┌────────

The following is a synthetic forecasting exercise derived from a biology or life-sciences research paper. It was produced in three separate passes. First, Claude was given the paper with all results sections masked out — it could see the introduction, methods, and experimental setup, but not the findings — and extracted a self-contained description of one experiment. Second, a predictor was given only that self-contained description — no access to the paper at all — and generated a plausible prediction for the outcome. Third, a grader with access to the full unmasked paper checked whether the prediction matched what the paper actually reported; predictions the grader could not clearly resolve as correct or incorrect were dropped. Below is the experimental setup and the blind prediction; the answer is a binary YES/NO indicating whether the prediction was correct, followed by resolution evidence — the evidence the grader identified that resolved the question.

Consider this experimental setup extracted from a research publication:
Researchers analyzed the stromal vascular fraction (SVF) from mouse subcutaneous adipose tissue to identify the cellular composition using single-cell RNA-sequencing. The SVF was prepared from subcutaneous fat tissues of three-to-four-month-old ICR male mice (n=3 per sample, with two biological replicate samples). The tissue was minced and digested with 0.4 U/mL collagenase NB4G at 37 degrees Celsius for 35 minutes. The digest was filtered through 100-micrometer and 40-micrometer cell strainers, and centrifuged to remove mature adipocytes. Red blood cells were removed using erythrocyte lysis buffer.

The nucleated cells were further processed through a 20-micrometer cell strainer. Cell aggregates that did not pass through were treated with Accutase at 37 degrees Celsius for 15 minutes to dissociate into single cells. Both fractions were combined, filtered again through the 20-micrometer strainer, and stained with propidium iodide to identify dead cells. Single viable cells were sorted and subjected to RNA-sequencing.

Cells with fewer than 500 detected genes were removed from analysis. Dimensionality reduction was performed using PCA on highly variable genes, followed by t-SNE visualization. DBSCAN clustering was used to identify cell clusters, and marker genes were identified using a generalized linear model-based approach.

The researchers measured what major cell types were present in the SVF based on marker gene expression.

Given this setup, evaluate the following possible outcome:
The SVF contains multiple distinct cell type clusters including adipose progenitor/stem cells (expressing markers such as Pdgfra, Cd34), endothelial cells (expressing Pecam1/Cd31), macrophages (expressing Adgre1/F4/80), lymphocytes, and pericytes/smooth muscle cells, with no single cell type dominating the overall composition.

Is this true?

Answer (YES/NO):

└────────

• _Problem to solve_
Would you transcribe every entry exactly, leaving nothing out?

• _Expected answer_
The following is a synthetic forecasting exercise derived from a biology or life-sciences research paper. It was produced in three separate passes. First, Claude was given the paper with all results sections masked out — it could see the introduction, methods, and experimental setup, but not the findings — and extracted a self-contained description of one experiment. Second, a predictor was given only that self-contained description — no access to the paper at all — and generated a plausible prediction for the outcome. Third, a grader with access to the full unmasked paper checked whether the prediction matched what the paper actually reported; predictions the grader could not clearly resolve as correct or incorrect were dropped. Below is the experimental setup and the blind prediction; the answer is a binary YES/NO indicating whether the prediction was correct, followed by resolution evidence — the evidence the grader identified that resolved the question.

Consider this experimental setup extracted from a research publication:
Researchers analyzed the stromal vascular fraction (SVF) from mouse subcutaneous adipose tissue to identify the cellular composition using single-cell RNA-sequencing. The SVF was prepared from subcutaneous fat tissues of three-to-four-month-old ICR male mice (n=3 per sample, with two biological replicate samples). The tissue was minced and digested with 0.4 U/mL collagenase NB4G at 37 degrees Celsius for 35 minutes. The digest was filtered through 100-micrometer and 40-micrometer cell strainers, and centrifuged to remove mature adipocytes. Red blood cells were removed using erythrocyte lysis buffer.

The nucleated cells were further processed through a 20-micrometer cell strainer. Cell aggregates that did not pass through were treated with Accutase at 37 degrees Celsius for 15 minutes to dissociate into single cells. Both fractions were combined, filtered again through the 20-micrometer strainer, and stained with propidium iodide to identify dead cells. Single viable cells were sorted and subjected to RNA-sequencing.

Cells with fewer than 500 detected genes were removed from analysis. Dimensionality reduction was performed using PCA on highly variable genes, followed by t-SNE visualization. DBSCAN clustering was used to identify cell clusters, and marker genes were identified using a generalized linear model-based approach.

The researchers measured what major cell types were present in the SVF based on marker gene expression.

Given this setup, evaluate the following possible outcome:
The SVF contains multiple distinct cell type clusters including adipose progenitor/stem cells (expressing markers such as Pdgfra, Cd34), endothelial cells (expressing Pecam1/Cd31), macrophages (expressing Adgre1/F4/80), lymphocytes, and pericytes/smooth muscle cells, with no single cell type dominating the overall composition.

Is this true?

Answer (YES/NO):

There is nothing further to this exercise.